INPUT FOR THIS TASK.
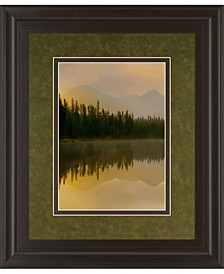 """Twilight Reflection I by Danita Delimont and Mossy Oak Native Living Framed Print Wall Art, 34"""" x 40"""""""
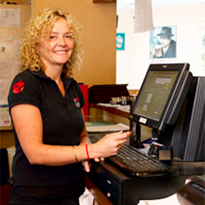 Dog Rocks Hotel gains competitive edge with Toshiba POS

==

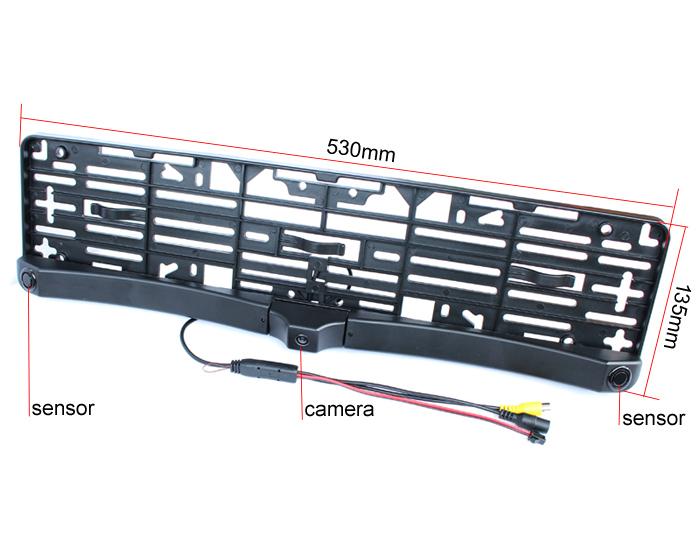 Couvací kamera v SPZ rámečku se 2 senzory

AIM OF THE EXERCISE. Reproduce the listing above exactly from the line containing "Reflection I by" up to and including the line containing "Dog Rocks Hotel", omitting any images and everything outside those lines.

REPLY.
 """Twilight Reflection I by Danita Delimont and Mossy Oak Native Living Framed Print Wall Art, 34"""" x 40"""""""
 Dog Rocks Hotel gains competitive edge with Toshiba POS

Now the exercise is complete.